Chapter 9 Monte Carlo Integration

Obtaining numerical results using repetitive sampling and computing…

According to Murdoch [2000], the term Monte Carlo originally referred to simulations that involved random walks and was first used by Jon von Neumann and S. M. Ulam in the 1940’s.

Monte Carlo methods involve simulating a process multiple times and using statistical inference to approximate unknown quantities.

The fundamental idea is to use randomness to solve deterministic problems.
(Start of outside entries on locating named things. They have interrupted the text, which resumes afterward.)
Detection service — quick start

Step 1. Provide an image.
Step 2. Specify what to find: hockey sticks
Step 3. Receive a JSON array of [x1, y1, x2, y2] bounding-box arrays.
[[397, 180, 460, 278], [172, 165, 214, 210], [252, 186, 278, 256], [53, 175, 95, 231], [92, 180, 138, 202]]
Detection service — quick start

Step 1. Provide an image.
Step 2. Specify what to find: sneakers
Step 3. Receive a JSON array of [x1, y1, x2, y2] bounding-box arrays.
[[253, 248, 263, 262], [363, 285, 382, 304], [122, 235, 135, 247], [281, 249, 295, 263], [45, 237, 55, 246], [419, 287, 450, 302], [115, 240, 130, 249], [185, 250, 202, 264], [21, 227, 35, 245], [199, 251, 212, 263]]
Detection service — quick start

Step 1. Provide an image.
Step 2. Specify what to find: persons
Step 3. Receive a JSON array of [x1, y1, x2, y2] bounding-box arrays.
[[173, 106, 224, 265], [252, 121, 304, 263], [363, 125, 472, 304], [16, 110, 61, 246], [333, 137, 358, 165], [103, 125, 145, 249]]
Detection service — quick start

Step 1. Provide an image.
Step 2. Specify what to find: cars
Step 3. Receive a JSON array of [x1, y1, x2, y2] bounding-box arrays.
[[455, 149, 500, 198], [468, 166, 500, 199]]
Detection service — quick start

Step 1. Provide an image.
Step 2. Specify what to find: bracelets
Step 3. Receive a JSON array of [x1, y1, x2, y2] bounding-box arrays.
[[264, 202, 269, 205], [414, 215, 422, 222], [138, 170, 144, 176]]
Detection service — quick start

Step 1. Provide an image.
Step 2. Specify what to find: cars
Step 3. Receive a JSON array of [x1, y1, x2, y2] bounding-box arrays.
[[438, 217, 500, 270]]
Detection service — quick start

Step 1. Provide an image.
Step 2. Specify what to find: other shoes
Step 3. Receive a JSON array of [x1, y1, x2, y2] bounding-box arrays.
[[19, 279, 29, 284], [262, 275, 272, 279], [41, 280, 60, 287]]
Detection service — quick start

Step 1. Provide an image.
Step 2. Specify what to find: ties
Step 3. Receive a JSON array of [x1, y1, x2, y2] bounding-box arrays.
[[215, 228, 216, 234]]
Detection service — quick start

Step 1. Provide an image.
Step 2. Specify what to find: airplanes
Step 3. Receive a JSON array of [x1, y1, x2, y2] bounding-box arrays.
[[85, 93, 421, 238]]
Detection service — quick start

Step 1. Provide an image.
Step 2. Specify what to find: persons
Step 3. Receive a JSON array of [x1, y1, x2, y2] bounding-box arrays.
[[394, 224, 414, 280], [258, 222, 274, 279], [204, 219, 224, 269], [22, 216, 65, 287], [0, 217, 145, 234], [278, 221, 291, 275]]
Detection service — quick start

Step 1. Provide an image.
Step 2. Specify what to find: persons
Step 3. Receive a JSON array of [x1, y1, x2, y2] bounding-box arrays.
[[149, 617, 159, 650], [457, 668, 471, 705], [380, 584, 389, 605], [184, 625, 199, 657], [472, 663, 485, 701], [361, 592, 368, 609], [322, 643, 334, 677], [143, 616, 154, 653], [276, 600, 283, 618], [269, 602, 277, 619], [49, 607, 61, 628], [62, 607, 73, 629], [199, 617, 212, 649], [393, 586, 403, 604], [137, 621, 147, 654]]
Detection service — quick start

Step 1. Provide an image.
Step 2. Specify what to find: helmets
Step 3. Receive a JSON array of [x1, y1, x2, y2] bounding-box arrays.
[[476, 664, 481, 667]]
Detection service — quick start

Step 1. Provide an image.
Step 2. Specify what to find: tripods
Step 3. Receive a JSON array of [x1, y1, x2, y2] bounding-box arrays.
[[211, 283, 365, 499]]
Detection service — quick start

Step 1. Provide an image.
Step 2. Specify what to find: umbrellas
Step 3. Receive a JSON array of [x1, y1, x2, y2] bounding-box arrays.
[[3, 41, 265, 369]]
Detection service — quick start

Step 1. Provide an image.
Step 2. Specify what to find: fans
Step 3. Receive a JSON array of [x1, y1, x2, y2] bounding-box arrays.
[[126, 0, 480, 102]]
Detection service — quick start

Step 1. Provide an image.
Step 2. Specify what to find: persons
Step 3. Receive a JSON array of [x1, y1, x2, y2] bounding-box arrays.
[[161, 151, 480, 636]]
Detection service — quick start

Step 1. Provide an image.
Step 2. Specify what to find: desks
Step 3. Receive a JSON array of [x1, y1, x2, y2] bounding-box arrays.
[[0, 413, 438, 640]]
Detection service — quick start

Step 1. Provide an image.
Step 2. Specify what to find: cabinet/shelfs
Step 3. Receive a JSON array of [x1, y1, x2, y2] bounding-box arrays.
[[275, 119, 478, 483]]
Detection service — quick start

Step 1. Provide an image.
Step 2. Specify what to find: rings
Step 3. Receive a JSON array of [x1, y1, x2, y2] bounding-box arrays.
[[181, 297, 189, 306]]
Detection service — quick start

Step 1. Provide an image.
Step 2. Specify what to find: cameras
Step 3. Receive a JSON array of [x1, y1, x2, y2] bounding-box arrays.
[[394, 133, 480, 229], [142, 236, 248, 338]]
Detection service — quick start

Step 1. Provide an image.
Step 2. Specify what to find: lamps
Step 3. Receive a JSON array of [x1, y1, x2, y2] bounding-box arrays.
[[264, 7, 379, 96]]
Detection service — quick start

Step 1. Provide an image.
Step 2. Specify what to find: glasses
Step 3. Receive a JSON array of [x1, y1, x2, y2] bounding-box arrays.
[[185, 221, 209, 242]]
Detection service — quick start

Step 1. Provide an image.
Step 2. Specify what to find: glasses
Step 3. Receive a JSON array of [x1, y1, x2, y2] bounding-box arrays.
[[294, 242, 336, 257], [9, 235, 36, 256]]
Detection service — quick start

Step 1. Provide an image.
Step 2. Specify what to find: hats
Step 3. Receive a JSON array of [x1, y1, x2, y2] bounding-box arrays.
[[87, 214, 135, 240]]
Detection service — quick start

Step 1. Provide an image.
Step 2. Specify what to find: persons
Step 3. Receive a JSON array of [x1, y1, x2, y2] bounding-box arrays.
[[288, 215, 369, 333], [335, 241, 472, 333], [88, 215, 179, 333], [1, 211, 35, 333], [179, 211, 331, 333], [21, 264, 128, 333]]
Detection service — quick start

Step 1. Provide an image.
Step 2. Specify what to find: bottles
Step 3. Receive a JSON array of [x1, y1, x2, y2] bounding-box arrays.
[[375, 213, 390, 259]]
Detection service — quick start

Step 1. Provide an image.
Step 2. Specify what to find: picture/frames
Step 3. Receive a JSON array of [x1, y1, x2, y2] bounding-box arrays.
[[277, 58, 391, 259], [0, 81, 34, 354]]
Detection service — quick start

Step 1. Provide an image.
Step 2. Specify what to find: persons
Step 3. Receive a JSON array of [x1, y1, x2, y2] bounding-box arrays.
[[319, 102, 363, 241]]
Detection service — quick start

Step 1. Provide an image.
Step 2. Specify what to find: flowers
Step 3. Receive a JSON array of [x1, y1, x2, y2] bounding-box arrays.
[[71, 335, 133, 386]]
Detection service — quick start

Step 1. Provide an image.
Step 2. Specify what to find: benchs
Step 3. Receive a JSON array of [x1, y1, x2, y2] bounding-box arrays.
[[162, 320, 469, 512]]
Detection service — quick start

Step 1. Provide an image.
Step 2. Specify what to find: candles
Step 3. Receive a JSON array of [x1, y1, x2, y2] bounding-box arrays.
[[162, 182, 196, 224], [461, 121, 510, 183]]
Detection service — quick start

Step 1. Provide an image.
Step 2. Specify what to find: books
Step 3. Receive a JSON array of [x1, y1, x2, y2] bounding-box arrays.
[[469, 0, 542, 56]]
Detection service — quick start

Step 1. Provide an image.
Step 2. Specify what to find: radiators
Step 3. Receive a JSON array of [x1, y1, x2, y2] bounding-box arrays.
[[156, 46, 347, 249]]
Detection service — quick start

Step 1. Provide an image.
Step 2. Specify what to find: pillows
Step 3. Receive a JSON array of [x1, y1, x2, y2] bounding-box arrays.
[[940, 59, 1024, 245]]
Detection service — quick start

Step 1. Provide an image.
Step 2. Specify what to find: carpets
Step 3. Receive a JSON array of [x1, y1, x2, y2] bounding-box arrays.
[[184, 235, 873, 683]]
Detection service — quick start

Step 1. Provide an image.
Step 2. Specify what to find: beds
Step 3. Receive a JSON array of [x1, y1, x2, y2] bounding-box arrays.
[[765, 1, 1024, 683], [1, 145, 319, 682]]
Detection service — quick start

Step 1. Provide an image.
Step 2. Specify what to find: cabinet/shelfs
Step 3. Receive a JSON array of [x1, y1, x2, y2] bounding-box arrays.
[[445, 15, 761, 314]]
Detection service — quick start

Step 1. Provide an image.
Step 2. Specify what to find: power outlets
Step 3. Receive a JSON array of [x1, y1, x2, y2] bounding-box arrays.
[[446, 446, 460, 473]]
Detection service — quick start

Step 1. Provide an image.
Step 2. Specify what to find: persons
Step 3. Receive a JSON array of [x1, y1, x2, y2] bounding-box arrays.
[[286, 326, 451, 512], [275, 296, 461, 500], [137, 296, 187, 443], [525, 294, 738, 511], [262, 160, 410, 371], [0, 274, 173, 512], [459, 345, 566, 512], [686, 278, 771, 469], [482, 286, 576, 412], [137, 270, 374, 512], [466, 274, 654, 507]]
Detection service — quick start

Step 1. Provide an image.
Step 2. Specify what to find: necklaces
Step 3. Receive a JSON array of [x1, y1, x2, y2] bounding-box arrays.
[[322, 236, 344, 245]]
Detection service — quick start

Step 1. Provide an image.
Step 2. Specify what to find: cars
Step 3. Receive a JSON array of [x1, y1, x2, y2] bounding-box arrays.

Identify an appropriate model (or models) that represents (or represent) the population of interest.
Generate random observations using the model (or models).
Compute outcome based on the sampled inputs. For example, calculate the value for the statistic of interest using the random observations.
Repeat Steps 2 and 3 for \(M\) trials.
Aggregate the outcomes of the \(M\) trials. For example, use the \(M\) values to study the distribution of the statistic.

R provides a rich set of functions for generating random numbers and running Monte Carlo simulations. Below are some fundamental examples.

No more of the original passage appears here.